Tilman Krause schreibt in seiner ausführlichen Rezension im Sissymag folgendes:
Odd Klippenvåg lässt hier zwei Schwule ein großes Abenteuer miteinander erleben, die Mitte sechzig sind. Das ist an sich schon bemerkenswert. Möglicherweise hat es mit einer gewissen Selbstverpflichtung zur Aufrichtigkeit zu tun, die auch aus den Büchern von Klippenvågs Landsmann Knausgard spricht, die ja viele Leser faszinierend finden. Und zur Aufrichtigkeit gehört auch, Geschichten aus dem „wahren Leben“ zu erzählen.
Ich hatte das Glück, Odd Klippenvåg einen Monat nach der Buchmesse persönlich kennenzulernen und ihn im Rahmen einer Lesung zu interviewen, denn er war der Gastautor der Skandinavischen Übersetzerwerkstadt am Nordkolleg in Rendsburg. Wir sprachen über seine Kindheit auf den Lofoten (er ist Jahrgang 1951), über den Skandal, den sein Roman „Otto, Otto“ 1983 in Norwegen auslöste, bei dem ein schwules Pärchen im Mittelpunkt steht, und warum es ihn ein bisschen nervt, wenn man sein schriftstellerisches Werk auf das Thema Homosexualität reduziert.

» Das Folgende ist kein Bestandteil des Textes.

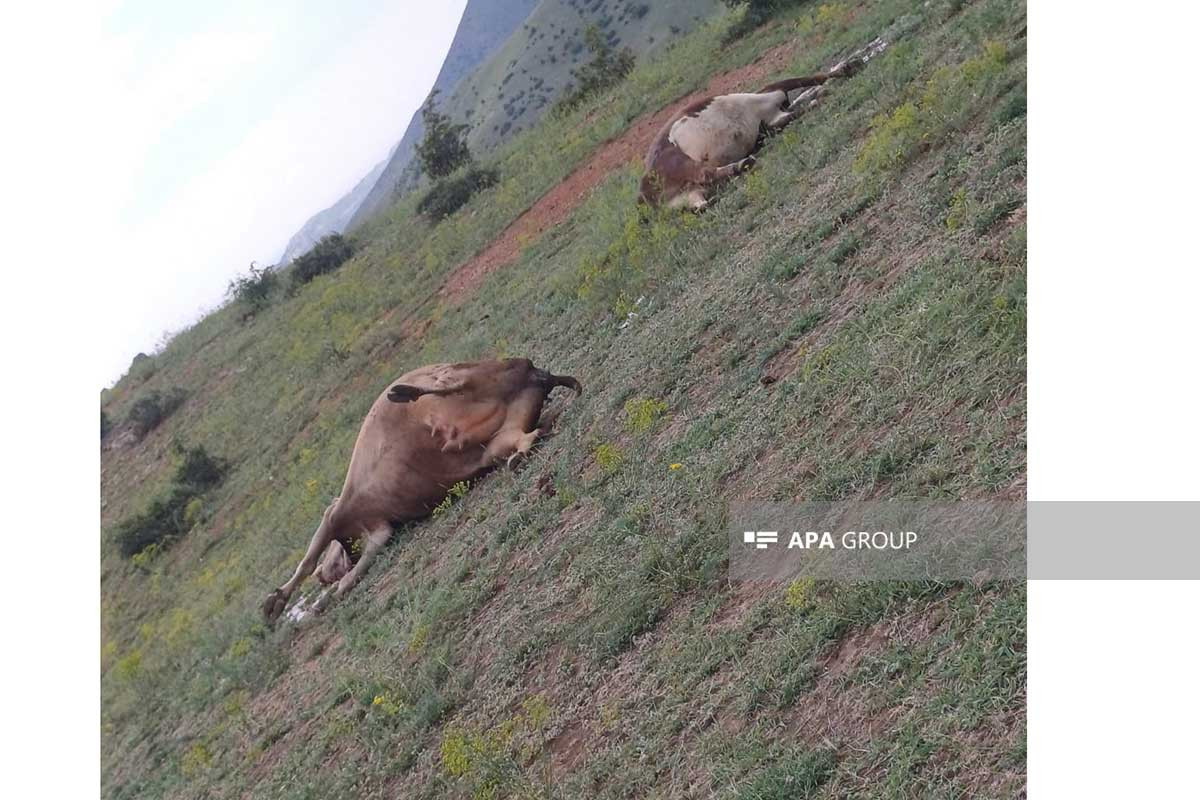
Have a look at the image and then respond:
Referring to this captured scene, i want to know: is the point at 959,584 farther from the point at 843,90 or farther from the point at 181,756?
the point at 843,90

Unter der Leitung der bekannten Übersetzerin Christel Hildebrandt arbeiteten wir zu achtzehnt (!) an der Übersetzung seiner Kurzgeschichte „Skogen, tett og mørk“, 2016 erschienen in dem Buch „En enda større ensomhet“ (Eine noch größere Einsamkeit, erschienen bei Cappelen Damm). Es war für uns alle – die Übersetzer*innen wie auch den Autor – ein besonderes Erlebnis, gemeinsam über den Text zu diskutieren. Wir sind dabei auf eine Interpretation gekommen, die ihn selbst überrascht hat, die er jedoch durchaus bereit war mitzutragen, doch die Frage blieb offen: Ist der Ich-Erzähler nun pädophil oder nicht? Der Autor betont, beim Schreiben nicht in diese Richtung gedacht zu haben, obwohl es die LeserInnen zwischen den Zeilen förmlich anspringt. Doch was die Kurzgeschichte ausmacht, ist die bedrückende Erfahrung von Einsamkeit mitten unter Menschen. Für Odd Klippenvåg bedarf es einer thematischen Klammer, wenn er einen Sammlung von Kurzgeschichten veröffentlicht. Und so bin ich jetzt sehr neugierig auf die restlichen Kurzgeschichten dieses Buches und nehme es mir für 2020 vor – denn das kommende Jahr möchte ich voll und ganz dem Genre Kurzgeschichte (auf norwegisch: novelle) widmen.
Die persönliche Begegnung mit den Autor*innen, deren Texte ich übersetze, gehört schon jetzt zu den wirklich besonderen Momenten meines noch jungen Übersetzerinnenlebens!